Revise the records below so that "knit hat" becomes "wool cap" wherever it occurs, with everything else left unchanged. Leave the pictures out of your answer.
-=-=-
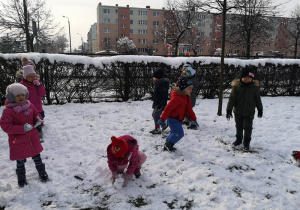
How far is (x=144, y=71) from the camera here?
8.20m

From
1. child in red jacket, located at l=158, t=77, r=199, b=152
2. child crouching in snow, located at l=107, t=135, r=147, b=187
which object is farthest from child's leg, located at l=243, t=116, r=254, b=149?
child crouching in snow, located at l=107, t=135, r=147, b=187

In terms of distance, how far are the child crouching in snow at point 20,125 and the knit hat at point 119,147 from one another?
107 cm

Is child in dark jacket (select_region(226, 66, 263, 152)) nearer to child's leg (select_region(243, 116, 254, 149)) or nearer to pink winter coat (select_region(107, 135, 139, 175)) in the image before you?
child's leg (select_region(243, 116, 254, 149))

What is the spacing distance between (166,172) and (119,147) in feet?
3.60

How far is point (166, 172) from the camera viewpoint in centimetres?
335

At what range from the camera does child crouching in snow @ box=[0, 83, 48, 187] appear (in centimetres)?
264

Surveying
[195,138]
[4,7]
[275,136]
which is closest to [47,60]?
[195,138]

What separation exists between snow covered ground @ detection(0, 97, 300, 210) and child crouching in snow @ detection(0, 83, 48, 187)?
46 centimetres

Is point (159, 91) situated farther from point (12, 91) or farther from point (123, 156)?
point (12, 91)

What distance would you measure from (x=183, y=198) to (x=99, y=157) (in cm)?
175

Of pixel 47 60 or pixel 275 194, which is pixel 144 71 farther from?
pixel 275 194

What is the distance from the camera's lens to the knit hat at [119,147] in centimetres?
265

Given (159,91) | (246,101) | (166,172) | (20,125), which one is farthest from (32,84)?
(246,101)

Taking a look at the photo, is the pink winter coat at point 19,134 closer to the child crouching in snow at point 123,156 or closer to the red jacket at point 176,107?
the child crouching in snow at point 123,156
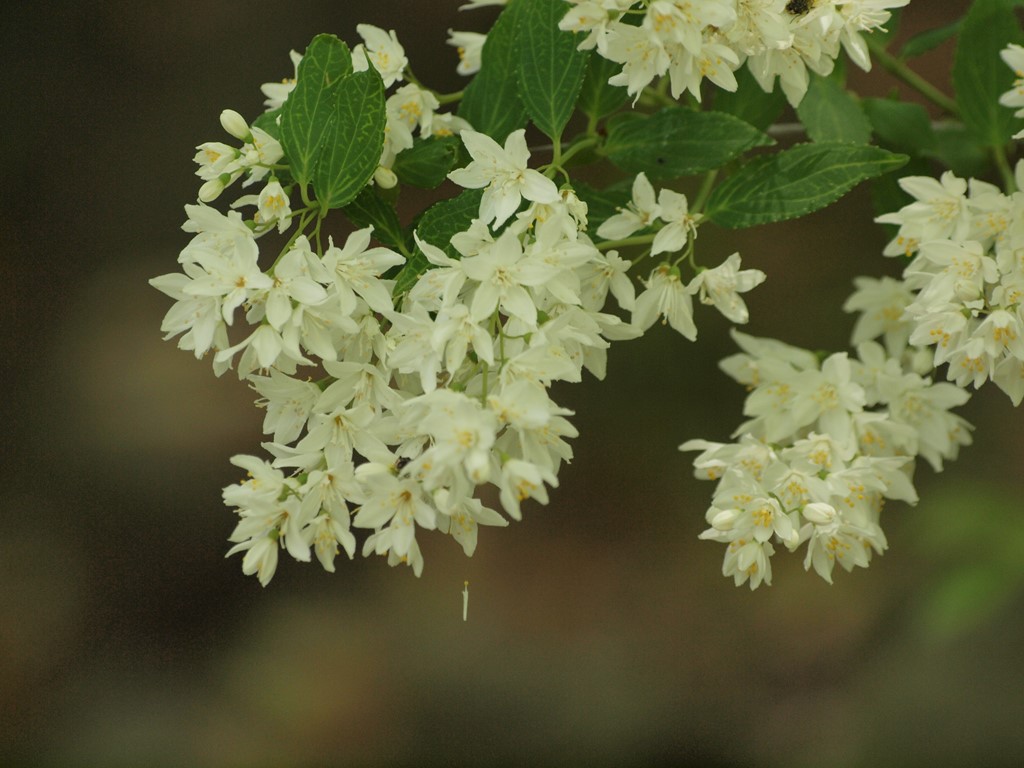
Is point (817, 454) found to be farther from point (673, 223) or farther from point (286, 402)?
point (286, 402)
-=-=-
= REPLY TO THE EXERCISE =
How far is (x=144, y=71) from the camera here?
8.20m

From
1. child in red jacket, located at l=158, t=77, r=199, b=152
2. child crouching in snow, located at l=107, t=135, r=147, b=187
which object is farthest from child's leg, located at l=243, t=116, r=254, b=149?
child crouching in snow, located at l=107, t=135, r=147, b=187

In terms of distance, how far are the child crouching in snow at point 20,125 and the wool cap at point 119,147 from one another?
107 cm

Is child in dark jacket (select_region(226, 66, 263, 152)) nearer to child's leg (select_region(243, 116, 254, 149)) or nearer to pink winter coat (select_region(107, 135, 139, 175)) in the image before you?
child's leg (select_region(243, 116, 254, 149))

What is the spacing distance between (166,172) and (119,147) in feet?
3.60

How far is point (166, 172) from the camera viewpoint in centimetres?
335

At what range from the camera does child crouching in snow @ box=[0, 83, 48, 187] appear (in centimetres)?
264

Surveying
[195,138]
[4,7]
[275,136]
which is closest to [47,60]?
[195,138]

What separation exists between snow covered ground @ detection(0, 97, 300, 210) and child crouching in snow @ detection(0, 83, 48, 187)?
46 centimetres

Is point (159, 91) situated farther from point (12, 91) or farther from point (123, 156)?
point (12, 91)

What distance would you measure from (x=183, y=198) to (x=99, y=157) (in cm)?
175

Of pixel 47 60 or pixel 275 194, which is pixel 144 71 farther from?
pixel 275 194

What is the distance from the camera's lens to the wool cap at [119,147] in centimetres?
265

Given (159,91) | (246,101) | (166,172) | (20,125), which one is farthest from (32,84)?
(246,101)

Taking a look at the photo, is the pink winter coat at point 19,134 closer to the child crouching in snow at point 123,156 or closer to the red jacket at point 176,107?
the child crouching in snow at point 123,156
Is point (817, 454) found to be farther from point (673, 223) or farther from point (286, 402)?
point (286, 402)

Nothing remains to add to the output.